Po tym, jak trochę gładziłem, miałem dobry rytm i zauważyłem, że Jordynn rzeczywiście to bierze. Ale chciałem, żeby zapłaciła, więc złapałem obie dłonie za pośladki i brutalnie je rozsunąłem. Jordynn Perry była jedną z tych kobiet, które miały szczupłe nogi, ale totalny tyłek PAWG. Chodzi mi o to, że to było jak półka, więc „otwarcie jej” w ten sposób po prostu pozwoliło mi trzasnąć o wiele głębiej i mocniej.

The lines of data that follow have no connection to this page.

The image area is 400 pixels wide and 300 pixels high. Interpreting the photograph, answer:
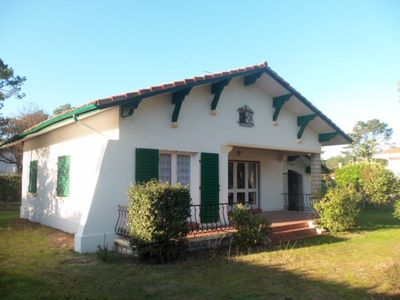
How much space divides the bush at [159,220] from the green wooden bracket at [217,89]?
154 inches

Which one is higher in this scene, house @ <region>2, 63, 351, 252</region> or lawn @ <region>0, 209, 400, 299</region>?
house @ <region>2, 63, 351, 252</region>

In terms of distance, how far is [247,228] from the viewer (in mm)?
8992

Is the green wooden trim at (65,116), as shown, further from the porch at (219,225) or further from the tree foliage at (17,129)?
the tree foliage at (17,129)

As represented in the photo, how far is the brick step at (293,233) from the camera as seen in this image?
401 inches

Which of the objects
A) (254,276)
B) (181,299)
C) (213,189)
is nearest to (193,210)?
(213,189)

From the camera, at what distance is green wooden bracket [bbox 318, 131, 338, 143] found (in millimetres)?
14118

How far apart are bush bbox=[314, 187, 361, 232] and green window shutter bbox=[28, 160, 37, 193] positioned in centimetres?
1026

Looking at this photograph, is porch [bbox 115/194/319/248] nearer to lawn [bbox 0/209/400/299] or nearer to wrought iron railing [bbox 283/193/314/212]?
lawn [bbox 0/209/400/299]

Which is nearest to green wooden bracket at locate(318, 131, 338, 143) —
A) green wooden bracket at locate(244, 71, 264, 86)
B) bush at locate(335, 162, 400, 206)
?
bush at locate(335, 162, 400, 206)

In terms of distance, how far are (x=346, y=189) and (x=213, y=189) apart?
5.01 meters

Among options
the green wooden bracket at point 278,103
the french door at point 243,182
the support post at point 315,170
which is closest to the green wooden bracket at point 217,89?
the green wooden bracket at point 278,103

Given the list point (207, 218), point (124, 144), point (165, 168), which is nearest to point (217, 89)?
point (165, 168)

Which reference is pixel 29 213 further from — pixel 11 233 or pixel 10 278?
pixel 10 278

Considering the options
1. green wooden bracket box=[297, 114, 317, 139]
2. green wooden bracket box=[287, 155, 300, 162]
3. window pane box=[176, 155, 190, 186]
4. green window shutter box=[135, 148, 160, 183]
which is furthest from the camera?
green wooden bracket box=[287, 155, 300, 162]
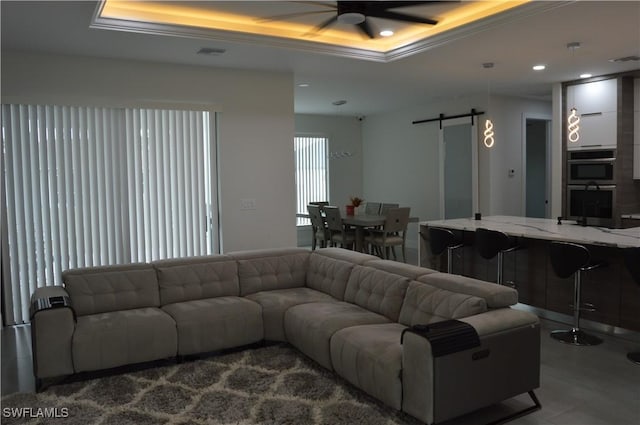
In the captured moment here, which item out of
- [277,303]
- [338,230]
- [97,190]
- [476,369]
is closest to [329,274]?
[277,303]

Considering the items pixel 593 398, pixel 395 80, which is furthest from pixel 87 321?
pixel 395 80

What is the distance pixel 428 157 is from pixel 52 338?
729cm

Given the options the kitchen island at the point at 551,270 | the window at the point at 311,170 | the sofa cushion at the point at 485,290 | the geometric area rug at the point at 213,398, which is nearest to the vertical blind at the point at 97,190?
the geometric area rug at the point at 213,398

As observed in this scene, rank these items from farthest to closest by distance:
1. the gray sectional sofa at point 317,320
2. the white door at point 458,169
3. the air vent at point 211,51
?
the white door at point 458,169 → the air vent at point 211,51 → the gray sectional sofa at point 317,320

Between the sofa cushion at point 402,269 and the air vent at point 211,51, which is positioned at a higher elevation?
the air vent at point 211,51

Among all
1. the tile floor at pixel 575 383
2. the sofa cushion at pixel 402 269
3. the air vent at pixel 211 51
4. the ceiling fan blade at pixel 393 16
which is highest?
the ceiling fan blade at pixel 393 16

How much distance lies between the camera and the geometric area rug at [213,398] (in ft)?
10.1

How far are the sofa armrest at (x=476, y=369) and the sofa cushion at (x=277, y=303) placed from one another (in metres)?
1.56

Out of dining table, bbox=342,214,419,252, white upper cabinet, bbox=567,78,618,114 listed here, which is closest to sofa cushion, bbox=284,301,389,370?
dining table, bbox=342,214,419,252

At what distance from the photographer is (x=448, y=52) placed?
17.4ft

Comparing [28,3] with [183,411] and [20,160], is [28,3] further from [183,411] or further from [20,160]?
[183,411]

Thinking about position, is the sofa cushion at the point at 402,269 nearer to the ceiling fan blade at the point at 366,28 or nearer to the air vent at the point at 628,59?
the ceiling fan blade at the point at 366,28

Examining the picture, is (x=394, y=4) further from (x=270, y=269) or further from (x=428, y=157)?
(x=428, y=157)

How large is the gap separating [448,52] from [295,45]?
1.59m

Mogłem powiedzieć, że byłem w niej bardzo „dół”, a „Day-umm” sprawiało, że czułem się dobrze.
„Ah-ah-ah…” Jordynn chrząkał. Teraz jej pomruki były zabarwione czymś innym. Nie powiem, że ból, ale powiem, że to nie była wygoda ani pożądanie. „Ahh-Jo-John..Ah-Ah-AH…John…P-P-p-proszę….PROSZĘ!. bądź bardziej miękki… – błagała.
„ZAMKNIJ SIĘ” – powiedziałam głośno. Całkowicie ją ignorując, uderzyłem jeszcze co najmniej 4 razy, ciut mocniej, po czym wyrwałem się. Zrobiłem to tak szybko, że akcja spowodowała, że Jordynn wydała z siebie cichy dźwięk i tylko przez chwilę mogłem zobaczyć, jak jej cipka jest rozchylona, wypadająca. – Założę się, że jesteś zmęczona tą pozycją – powiedziałem i biorąc ją brutalnie za ramię, postawiłem ją na nogi. Zaprowadziłem ją do łóżka i powiedziałem: „Połóż ten tyłek na łóżku, w poprzek i na plecach”. Nie dając jej czasu na reakcję, dodałem: „Ruszaj się kobieto, jeszcze nie skończyliśmy”.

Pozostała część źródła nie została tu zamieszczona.